## Records for the task
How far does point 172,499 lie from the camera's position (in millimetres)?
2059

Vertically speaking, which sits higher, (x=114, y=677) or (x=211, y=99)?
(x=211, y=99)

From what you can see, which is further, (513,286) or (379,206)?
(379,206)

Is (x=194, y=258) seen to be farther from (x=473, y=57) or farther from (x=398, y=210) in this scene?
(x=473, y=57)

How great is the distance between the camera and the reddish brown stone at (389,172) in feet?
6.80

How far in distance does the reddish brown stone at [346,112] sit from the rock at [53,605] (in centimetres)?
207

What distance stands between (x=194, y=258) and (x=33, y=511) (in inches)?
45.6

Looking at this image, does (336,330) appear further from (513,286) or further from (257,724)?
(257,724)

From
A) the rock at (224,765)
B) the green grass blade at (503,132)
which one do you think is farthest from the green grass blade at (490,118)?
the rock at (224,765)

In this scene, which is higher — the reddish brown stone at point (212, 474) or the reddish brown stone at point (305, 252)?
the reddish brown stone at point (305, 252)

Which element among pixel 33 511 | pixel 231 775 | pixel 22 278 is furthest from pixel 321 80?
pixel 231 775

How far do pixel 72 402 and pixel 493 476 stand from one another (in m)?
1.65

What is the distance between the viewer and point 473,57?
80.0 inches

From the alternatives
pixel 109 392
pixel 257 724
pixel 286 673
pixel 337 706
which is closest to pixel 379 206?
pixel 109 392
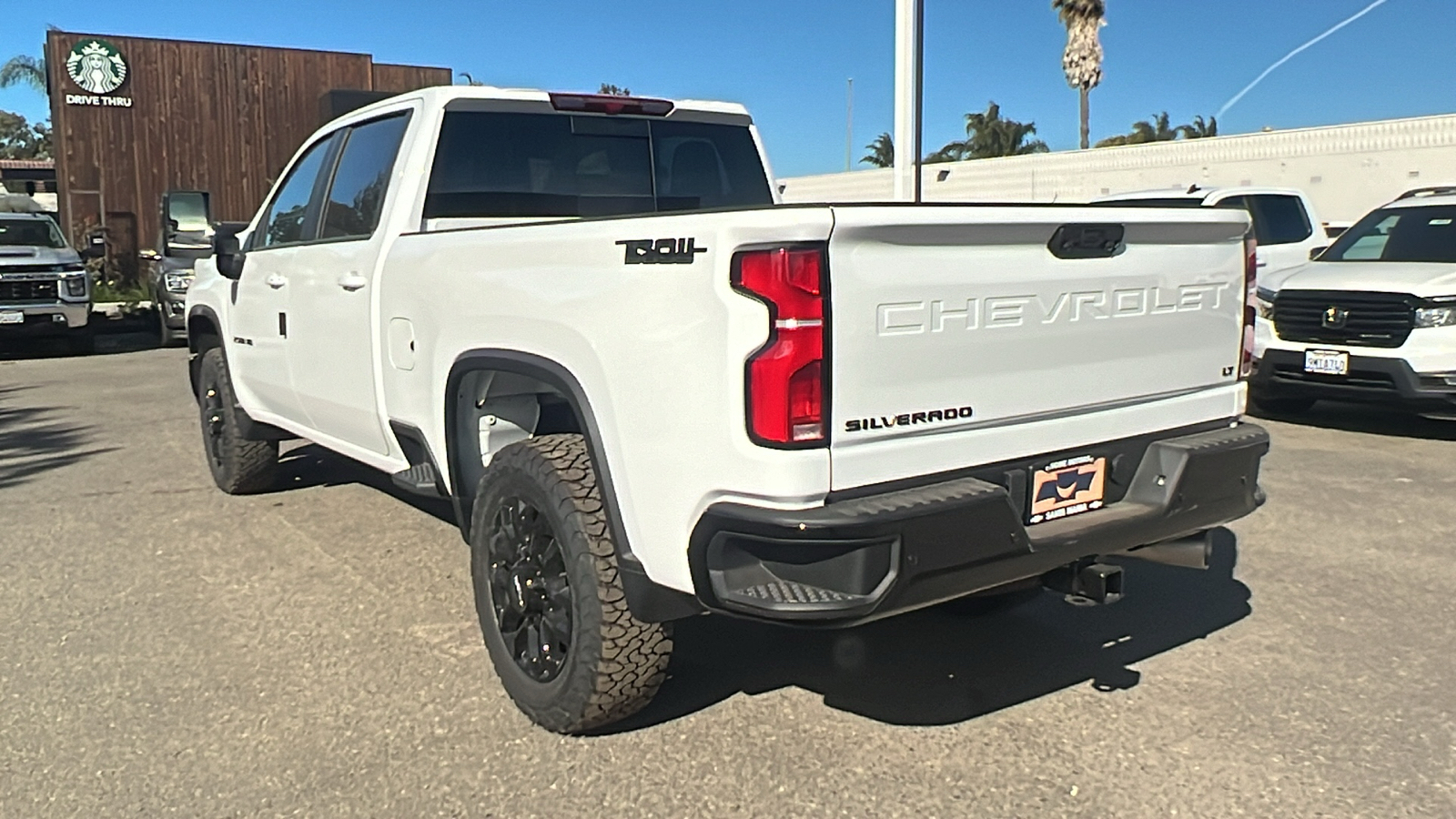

## Problem details
Switch "closest" to "nearest" in the data, starting with the line containing "From the alternatives" and going on through the end of the data, and return only those lines with everything else unchanged. Leave the pictures out of your answer.

## Full answer
From the alternatives
pixel 109 392
pixel 257 724
pixel 286 673
pixel 337 706
which is nearest to pixel 379 206?
pixel 109 392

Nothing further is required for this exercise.